+++ SUPPLIED PASSAGE +++

Adaptively-tuned Qwen2.5-3B Paraphraser

This model is an adaptively fine-tuned version of Qwen2.5-3B-Instruct optimized to evade the Unigram watermarking method while preserving text quality. It serves as a paraphrasing model that maintains semantic meaning while modifying the statistical patterns used for watermark detection.

Model Details

Model Description

This model is a fine-tuned version of Qwen2.5-3B-Instruct that has been optimized using Direct Preference Optimization (DPO) to evade the Unigram watermarking method described in Zhao et. al (2023). The model preserves text quality while modifying the statistical patterns that watermarking methods rely on for detection.

  • Model type: Decoder-only transformer language model
  • Language(s): English
  • Finetuned from model: Qwen/Qwen2.5-3B-Instruct

Get Started

from transformers import AutoModelForCausalLM, AutoTokenizer
from peft import PeftModel, PeftConfig

# Load the base model
model = AutoModelForCausalLM.from_pretrained("Qwen/Qwen2.5-3B-Instruct")
tokenizer = AutoTokenizer.from_pretrained("Qwen/Qwen2.5-3B-Instruct")

# Load the LoRA adapter
model = PeftModel.from_pretrained(model, "DDiaa/WM-Removal-Unigram-Qwen2.5-3B")

# Prepare the prompt

system_prompt = (
    "You are an expert copy-editor. Please rewrite the following text in your own voice and paraphrase all "

+++

# ABOUT THIS EXERCISE
Pick up the Qwen2.5-3B paraphraser model card after its final line and carry it forward, leaving the data below aside.

+++ RAW DATA +++

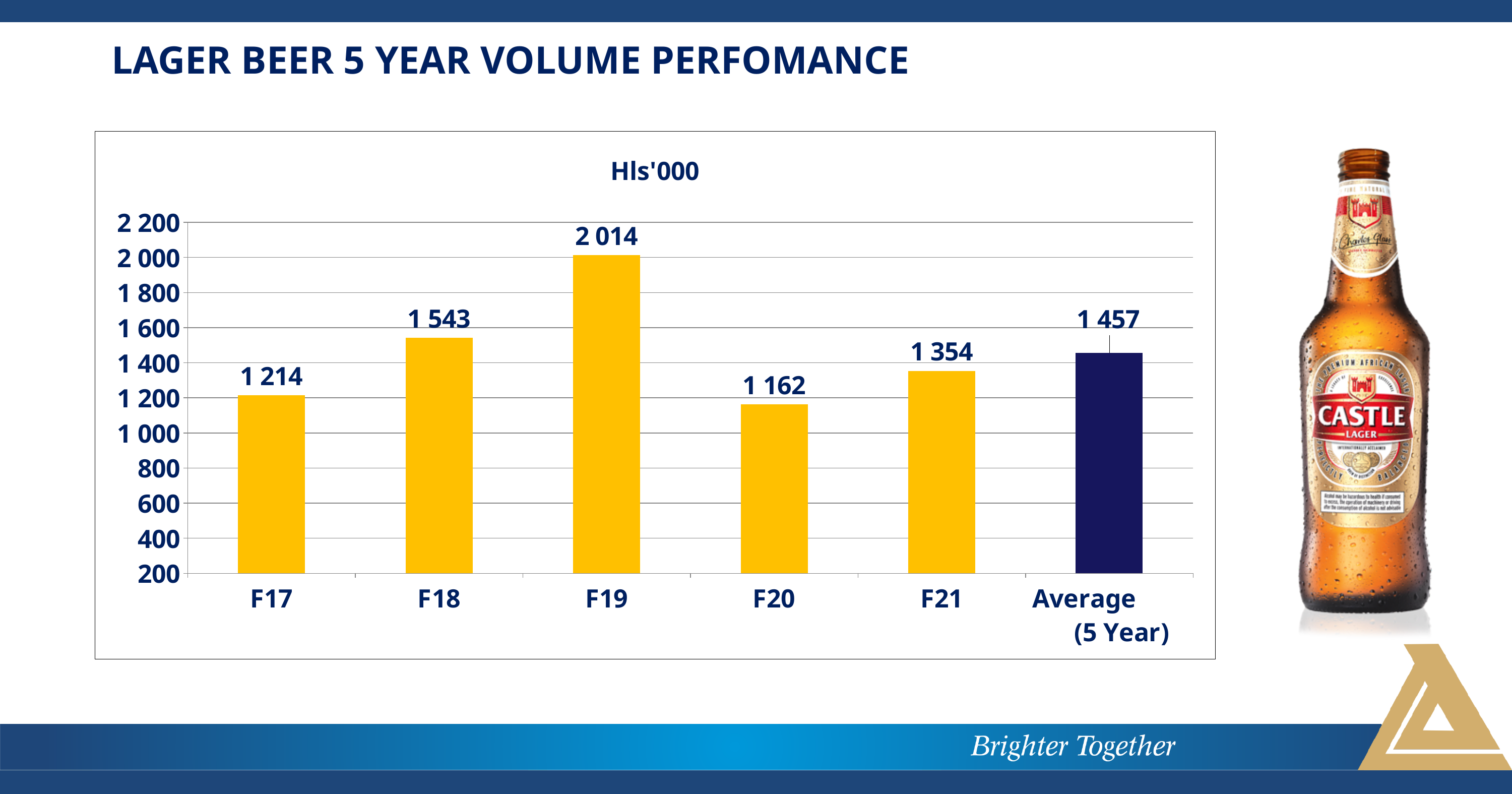
Does the value rise or fall from F19 to F20? Fall How many bars are plotted on the chart? 6 Which category has the lowest value? F20 What kind of chart is shown on the slide? Bar chart What is the value for F19? 2 014 What is the difference between the values for F21 and F20? 192 Which is larger, the value for F18 or the value for F21? F18 What is the value for F17? 1 214 What is the difference between the values for F19 and F20? 852 What unit label is shown above the chart? Hls'000 Which category has the highest value? F19 What is the value for the Average (5 Year) bar? 1 457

+++

# ANSWER FOR THE TASK
    "sentences.\n Ensure that the final output contains the same information as the original text and has "
    "roughly the same length.\n Do not leave out any important details when rewriting in your own voice. Do "
    "not include any information that is not present in the original text. Do not respond with a greeting or "
    "any other extraneous information. Skip the preamble. Just rewrite the text directly."
)

def paraphrase_text(text):
    # Prepare prompt
    prompt = tokenizer.apply_chat_template(
        [
            {"role": "system", "content": system_prompt},
            {"role": "user", "content": f"\n[[START OF TEXT]]\n{text}\n[[END OF TEXT]]"},
        ],
        tokenize=False,
        add_generation_prompt=True,
    ) + "[[START OF PARAPHRASE]]\n"
    
    # Generate paraphrase
    inputs = tokenizer(prompt, return_tensors="pt").to(model.device)
    outputs = model.generate(
        **inputs,
        max_new_tokens=512,
        temperature=1.0,
        do_sample=True,
        pad_token_id=tokenizer.pad_token_id
    )
    
    # Post-process output
    paraphrased = tokenizer.decode(outputs[0], skip_special_tokens=True)
    paraphrased = paraphrased.split("[[START OF PARAPHRASE]]")[1].split("[[END OF")[0].strip()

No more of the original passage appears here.